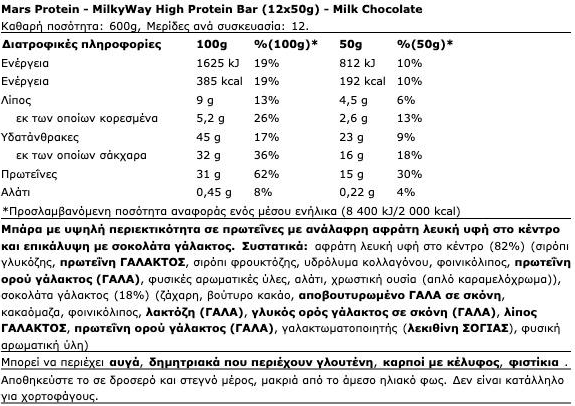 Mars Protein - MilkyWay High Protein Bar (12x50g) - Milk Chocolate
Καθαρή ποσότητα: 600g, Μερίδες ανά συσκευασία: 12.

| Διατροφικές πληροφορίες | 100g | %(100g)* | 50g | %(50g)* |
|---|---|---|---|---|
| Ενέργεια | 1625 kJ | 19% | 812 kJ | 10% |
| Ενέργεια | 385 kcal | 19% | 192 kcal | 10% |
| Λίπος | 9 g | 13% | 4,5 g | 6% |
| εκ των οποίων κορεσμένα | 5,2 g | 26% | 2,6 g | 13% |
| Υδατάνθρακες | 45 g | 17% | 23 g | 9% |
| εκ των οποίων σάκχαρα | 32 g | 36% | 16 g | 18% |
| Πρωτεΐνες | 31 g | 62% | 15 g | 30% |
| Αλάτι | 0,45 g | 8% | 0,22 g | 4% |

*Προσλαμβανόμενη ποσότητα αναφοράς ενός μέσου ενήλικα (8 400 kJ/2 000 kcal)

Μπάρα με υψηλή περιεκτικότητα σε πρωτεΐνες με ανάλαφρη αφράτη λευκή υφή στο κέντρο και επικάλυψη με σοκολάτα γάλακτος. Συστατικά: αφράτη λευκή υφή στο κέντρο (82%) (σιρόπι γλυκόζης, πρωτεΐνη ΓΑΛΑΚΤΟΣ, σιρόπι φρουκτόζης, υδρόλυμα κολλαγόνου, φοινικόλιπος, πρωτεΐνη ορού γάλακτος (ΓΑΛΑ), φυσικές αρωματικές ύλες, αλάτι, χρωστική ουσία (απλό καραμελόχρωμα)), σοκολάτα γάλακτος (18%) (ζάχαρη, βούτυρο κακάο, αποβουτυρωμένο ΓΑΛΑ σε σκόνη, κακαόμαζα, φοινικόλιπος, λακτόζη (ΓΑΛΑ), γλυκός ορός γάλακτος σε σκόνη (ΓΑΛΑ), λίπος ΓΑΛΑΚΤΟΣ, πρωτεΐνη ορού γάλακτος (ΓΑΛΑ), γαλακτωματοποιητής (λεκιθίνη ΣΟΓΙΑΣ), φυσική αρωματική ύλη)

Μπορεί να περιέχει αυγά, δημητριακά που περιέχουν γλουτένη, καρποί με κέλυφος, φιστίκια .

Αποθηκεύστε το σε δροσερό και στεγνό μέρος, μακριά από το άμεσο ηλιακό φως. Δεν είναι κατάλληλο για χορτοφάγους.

-------------------------

Would you please output the listing above exactly, leaving out the pictures?

 Mars Protein - MilkyWay High Protein Bar (12x50g) - Milk Chocolate
Καθαρή ποσότητα: 600g, Μερίδες ανά συσκευασία: 12.

| Διατροφικές πληροφορίες | 100g | %(100g)* | 50g | %(50g)* |
|---|---|---|---|---|
| Ενέργεια | 1625 kJ | 19% | 812 kJ | 10% |
| Ενέργεια | 385 kcal | 19% | 192 kcal | 10% |
| Λίπος | 9 g | 13% | 4,5 g | 6% |
| εκ των οποίων κορεσμένα | 5,2 g | 26% | 2,6 g | 13% |
| Υδατάνθρακες | 45 g | 17% | 23 g | 9% |
| εκ των οποίων σάκχαρα | 32 g | 36% | 16 g | 18% |
| Πρωτεΐνες | 31 g | 62% | 15 g | 30% |
| Αλάτι | 0,45 g | 8% | 0,22 g | 4% |

*Προσλαμβανόμενη ποσότητα αναφοράς ενός μέσου ενήλικα (8 400 kJ/2 000 kcal)

Μπάρα με υψηλή περιεκτικότητα σε πρωτεΐνες με ανάλαφρη αφράτη λευκή υφή στο κέντρο και επικάλυψη με σοκολάτα γάλακτος. Συστατικά: αφράτη λευκή υφή στο κέντρο (82%) (σιρόπι γλυκόζης, πρωτεΐνη ΓΑΛΑΚΤΟΣ, σιρόπι φρουκτόζης, υδρόλυμα κολλαγόνου, φοινικόλιπος, πρωτεΐνη ορού γάλακτος (ΓΑΛΑ), φυσικές αρωματικές ύλες, αλάτι, χρωστική ουσία (απλό καραμελόχρωμα)), σοκολάτα γάλακτος (18%) (ζάχαρη, βούτυρο κακάο, αποβουτυρωμένο ΓΑΛΑ σε σκόνη, κακαόμαζα, φοινικόλιπος, λακτόζη (ΓΑΛΑ), γλυκός ορός γάλακτος σε σκόνη (ΓΑΛΑ), λίπος ΓΑΛΑΚΤΟΣ, πρωτεΐνη ορού γάλακτος (ΓΑΛΑ), γαλακτωματοποιητής (λεκιθίνη ΣΟΓΙΑΣ), φυσική αρωματική ύλη)

Μπορεί να περιέχει αυγά, δημητριακά που περιέχουν γλουτένη, καρποί με κέλυφος, φιστίκια .

Αποθηκεύστε το σε δροσερό και στεγνό μέρος, μακριά από το άμεσο ηλιακό φως. Δεν είναι κατάλληλο για χορτοφάγους.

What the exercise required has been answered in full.